By Sean Barron
Angela Messenger fondly remembers her excitement when her eighth-grade Volney Rogers Junior High School teacher told her class about a special event at Youngstown State University.
“I knew when I was in eighth grade I wanted to do something in the writing field, particularly in editing,” Messenger said, referring to her introduction in the early 1990s to the university’s annual English Festival. “It was a no-brainer for me to do it.”
First, though, she had to read seven books in five months to prepare. As an avid reader, however, Messenger was more than up to the challenge, she recalled.
It’s safe to say that for two decades, Messenger has stayed on script: She went on to teach composition courses at YSU and Kent State University at Trumbull, then become coordinator of YSU’s Writing Center and a festival committee member.

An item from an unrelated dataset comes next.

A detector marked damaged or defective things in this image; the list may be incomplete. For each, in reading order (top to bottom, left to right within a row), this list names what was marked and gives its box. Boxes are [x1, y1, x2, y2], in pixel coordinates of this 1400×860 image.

She also was one of several festival participants who spoke during Wednesday’s fundraising campaign in YSU’s Kilcawley Center at which event organizers hope to raise $100,000 by this spring or summer to keep the 35-year annual spring festival going.
The effort has raised nearly $52,500, noted Ron Cole, director of university communications.

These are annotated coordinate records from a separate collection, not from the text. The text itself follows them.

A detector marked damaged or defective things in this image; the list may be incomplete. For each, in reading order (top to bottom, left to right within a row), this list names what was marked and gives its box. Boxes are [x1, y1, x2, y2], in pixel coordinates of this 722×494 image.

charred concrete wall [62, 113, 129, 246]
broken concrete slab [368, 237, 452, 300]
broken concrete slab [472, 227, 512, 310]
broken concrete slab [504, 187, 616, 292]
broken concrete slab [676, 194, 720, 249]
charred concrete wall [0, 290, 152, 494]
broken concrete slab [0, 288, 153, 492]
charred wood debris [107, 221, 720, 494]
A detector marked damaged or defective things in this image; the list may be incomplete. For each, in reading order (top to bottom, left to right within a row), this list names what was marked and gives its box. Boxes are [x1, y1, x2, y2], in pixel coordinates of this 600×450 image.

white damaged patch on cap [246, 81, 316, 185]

The three-day festival, which began in 1979, attracts an estimated 3,000 middle- and high-school students each year to discuss books, meet authors and take part in essay, poetry and other writing competitions.
“The English Festival is truly a celebration of reading and writing that has touched the lives of countless young people across the region for more than three decades,” said Nancy Beeghly, a festival advisory-board member and a former English teacher.

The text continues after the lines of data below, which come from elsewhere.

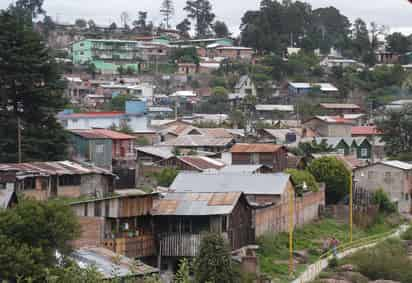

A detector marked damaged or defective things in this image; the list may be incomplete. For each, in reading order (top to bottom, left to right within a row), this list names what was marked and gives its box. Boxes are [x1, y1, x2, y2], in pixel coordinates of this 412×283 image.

rusty sheet metal [0, 161, 112, 179]
rusty sheet metal [151, 192, 241, 216]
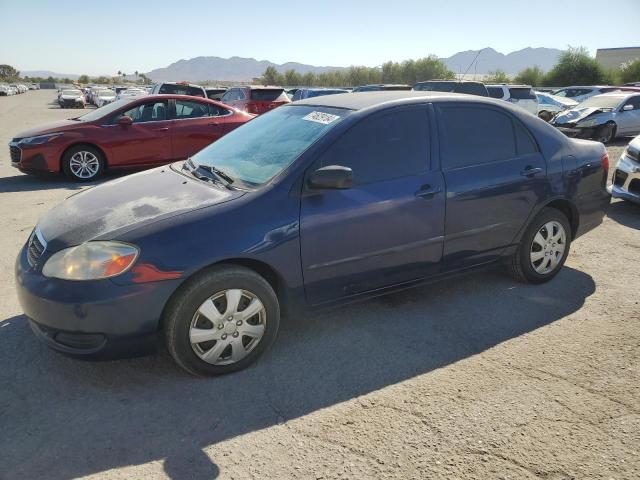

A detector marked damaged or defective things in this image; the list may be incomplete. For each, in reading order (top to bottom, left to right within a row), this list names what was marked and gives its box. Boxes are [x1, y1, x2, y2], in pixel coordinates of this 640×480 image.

damaged vehicle [552, 92, 640, 142]
damaged vehicle [608, 133, 640, 204]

Calling herself “a voracious reader,” Jennifer Walker said the yearly gathering also broadened her world.
“Without the English Festival, I might not have been exposed to cultures different than mine,” said Walker, language-arts supervisor for the Mahoning County Educational Service Center and a former East High School teacher who was named Ohio Teacher of the Year.
The festival also deepened her desire to instill in her students a love of and appreciation for reading, Walker added.
Taking part in the event left an indelible mark on Carlee Tressel, who recalled having met several authors, and is writing works for young adults.
“I gained the confidence that writing is something worth doing,” said Tressel, who is the daughter of Jim Tressel, former YSU and Ohio State University head football coach.
Others who made remarks asking for financial contributions were Gary Salvner and Jeff Buchanan, festival co-chairmen; Bege Bowers, a retired YSU associate provost and English professor; and Scott Schulick, a YSU trustee.
This year’s English Festival is set for April 17-19 at YSU.